Originally Posted by
Urban Pioneer
I don't want to derail the thread, but I don't agree with this.
FBB made a huge difference on many levels. We reduced the hideous overhead bridge by 3,200 linear feet and forced broad changes that will save taxpayers somewhere between $28.5 and $35 million dollars. We successfully delayed the project by nearly 3 years. A project that was said to not be possible of being delayed. That has allowed citizen input to actually occur. More intersections are being introduced to mitigate the "barrier affect" and subsequently slow traffic with more stops. A greater concern for crosswalks, bike lanes, and how the Boulevard interacts with the areas it bifurcates has occurred. Parallel parking has been introduced and the quantity of lanes and width of lanes diminished. The broader conversation regarding impacts has caused a political commitment to invest in rehabilitation and greater walkability investment to the streets leading up to the Boulevard.

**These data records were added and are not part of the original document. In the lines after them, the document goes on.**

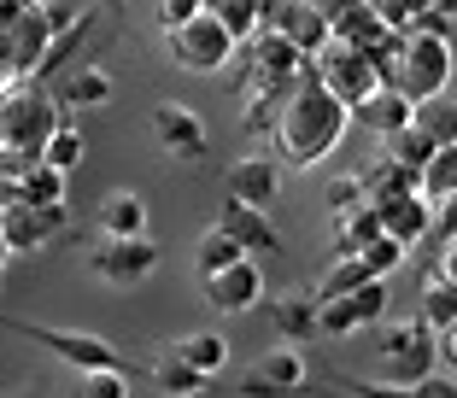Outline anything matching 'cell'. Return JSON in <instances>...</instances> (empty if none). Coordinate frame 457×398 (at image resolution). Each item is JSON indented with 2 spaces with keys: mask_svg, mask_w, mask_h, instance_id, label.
<instances>
[{
  "mask_svg": "<svg viewBox=\"0 0 457 398\" xmlns=\"http://www.w3.org/2000/svg\"><path fill=\"white\" fill-rule=\"evenodd\" d=\"M352 129V112L340 106L335 94L317 82V70L294 82L282 94V112H276V135H270V153L282 170H311L317 159H328Z\"/></svg>",
  "mask_w": 457,
  "mask_h": 398,
  "instance_id": "cell-1",
  "label": "cell"
},
{
  "mask_svg": "<svg viewBox=\"0 0 457 398\" xmlns=\"http://www.w3.org/2000/svg\"><path fill=\"white\" fill-rule=\"evenodd\" d=\"M65 123V112L54 106V94H41L36 82H18V88L0 94V159L12 164H41L54 129Z\"/></svg>",
  "mask_w": 457,
  "mask_h": 398,
  "instance_id": "cell-2",
  "label": "cell"
},
{
  "mask_svg": "<svg viewBox=\"0 0 457 398\" xmlns=\"http://www.w3.org/2000/svg\"><path fill=\"white\" fill-rule=\"evenodd\" d=\"M376 363L381 386H404V393H417L428 375H440V340L422 328V317H404V322H387L376 340Z\"/></svg>",
  "mask_w": 457,
  "mask_h": 398,
  "instance_id": "cell-3",
  "label": "cell"
},
{
  "mask_svg": "<svg viewBox=\"0 0 457 398\" xmlns=\"http://www.w3.org/2000/svg\"><path fill=\"white\" fill-rule=\"evenodd\" d=\"M452 77H457L452 41H440V36H404L393 94H404L411 106H428V100H440V94L452 88Z\"/></svg>",
  "mask_w": 457,
  "mask_h": 398,
  "instance_id": "cell-4",
  "label": "cell"
},
{
  "mask_svg": "<svg viewBox=\"0 0 457 398\" xmlns=\"http://www.w3.org/2000/svg\"><path fill=\"white\" fill-rule=\"evenodd\" d=\"M12 334H24V340L47 345L54 358H65L77 375H123L129 363H123V352L112 340H100V334H77V328H41V322H6Z\"/></svg>",
  "mask_w": 457,
  "mask_h": 398,
  "instance_id": "cell-5",
  "label": "cell"
},
{
  "mask_svg": "<svg viewBox=\"0 0 457 398\" xmlns=\"http://www.w3.org/2000/svg\"><path fill=\"white\" fill-rule=\"evenodd\" d=\"M164 47H170V65L188 70V77H217V70L235 59V41H228V29L212 18V6H200V18H188L176 36H164Z\"/></svg>",
  "mask_w": 457,
  "mask_h": 398,
  "instance_id": "cell-6",
  "label": "cell"
},
{
  "mask_svg": "<svg viewBox=\"0 0 457 398\" xmlns=\"http://www.w3.org/2000/svg\"><path fill=\"white\" fill-rule=\"evenodd\" d=\"M311 70H317V82H323L346 112H358L370 94H381V77H376V65H370V54H358L346 41H328L323 54L311 59Z\"/></svg>",
  "mask_w": 457,
  "mask_h": 398,
  "instance_id": "cell-7",
  "label": "cell"
},
{
  "mask_svg": "<svg viewBox=\"0 0 457 398\" xmlns=\"http://www.w3.org/2000/svg\"><path fill=\"white\" fill-rule=\"evenodd\" d=\"M264 29L270 36H282L287 47H299L305 59H317L328 47V6H317V0H270L264 6Z\"/></svg>",
  "mask_w": 457,
  "mask_h": 398,
  "instance_id": "cell-8",
  "label": "cell"
},
{
  "mask_svg": "<svg viewBox=\"0 0 457 398\" xmlns=\"http://www.w3.org/2000/svg\"><path fill=\"white\" fill-rule=\"evenodd\" d=\"M159 269V246L153 240H100L88 253V276L106 287H141Z\"/></svg>",
  "mask_w": 457,
  "mask_h": 398,
  "instance_id": "cell-9",
  "label": "cell"
},
{
  "mask_svg": "<svg viewBox=\"0 0 457 398\" xmlns=\"http://www.w3.org/2000/svg\"><path fill=\"white\" fill-rule=\"evenodd\" d=\"M311 375L305 352H294V345H276V352H264V358L253 363V369L241 375V386H235V398H287L299 393Z\"/></svg>",
  "mask_w": 457,
  "mask_h": 398,
  "instance_id": "cell-10",
  "label": "cell"
},
{
  "mask_svg": "<svg viewBox=\"0 0 457 398\" xmlns=\"http://www.w3.org/2000/svg\"><path fill=\"white\" fill-rule=\"evenodd\" d=\"M153 141H159L164 159H205V118L182 100H159L153 106Z\"/></svg>",
  "mask_w": 457,
  "mask_h": 398,
  "instance_id": "cell-11",
  "label": "cell"
},
{
  "mask_svg": "<svg viewBox=\"0 0 457 398\" xmlns=\"http://www.w3.org/2000/svg\"><path fill=\"white\" fill-rule=\"evenodd\" d=\"M387 281H370V287H358V293H346V299H317V322H323V334H335V340H346V334H363L370 322H381L387 317Z\"/></svg>",
  "mask_w": 457,
  "mask_h": 398,
  "instance_id": "cell-12",
  "label": "cell"
},
{
  "mask_svg": "<svg viewBox=\"0 0 457 398\" xmlns=\"http://www.w3.org/2000/svg\"><path fill=\"white\" fill-rule=\"evenodd\" d=\"M282 164H276V153H246V159L228 164V199L235 205H253V211L270 217V205L282 199Z\"/></svg>",
  "mask_w": 457,
  "mask_h": 398,
  "instance_id": "cell-13",
  "label": "cell"
},
{
  "mask_svg": "<svg viewBox=\"0 0 457 398\" xmlns=\"http://www.w3.org/2000/svg\"><path fill=\"white\" fill-rule=\"evenodd\" d=\"M311 70V59L299 54V47H287L282 36H258V47H253V88H270V94H287L299 77Z\"/></svg>",
  "mask_w": 457,
  "mask_h": 398,
  "instance_id": "cell-14",
  "label": "cell"
},
{
  "mask_svg": "<svg viewBox=\"0 0 457 398\" xmlns=\"http://www.w3.org/2000/svg\"><path fill=\"white\" fill-rule=\"evenodd\" d=\"M258 299H264V269H258L253 258H241L235 269H223V276L205 281V305L223 311V317H246Z\"/></svg>",
  "mask_w": 457,
  "mask_h": 398,
  "instance_id": "cell-15",
  "label": "cell"
},
{
  "mask_svg": "<svg viewBox=\"0 0 457 398\" xmlns=\"http://www.w3.org/2000/svg\"><path fill=\"white\" fill-rule=\"evenodd\" d=\"M376 217H381V235L399 240L404 253L417 246V240L434 235V205L422 194H399V199H376Z\"/></svg>",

Is it perfect? Hell no. Is it "better"? Hell yes.
We could have probably accomplished more if everyone was towing the same rope. There seemed to be a lack of recognition by urbanists that a "grid" option was never a politically viable option on all sorts of levels.
Some of your other commentary is fairly spot on. I am just a bit tired of the narrative that FBB failed somehow. We worked our a** off and forced a great many arrogant people to have to modify the design of their project. And they hate us for it.
I guess that is where the rub exists. This community is in transition with generational thinking. Suburban perogatives versus urbanity. The only way that positive change can occur is to get involved, get elected, or somehow else get a seat at the table.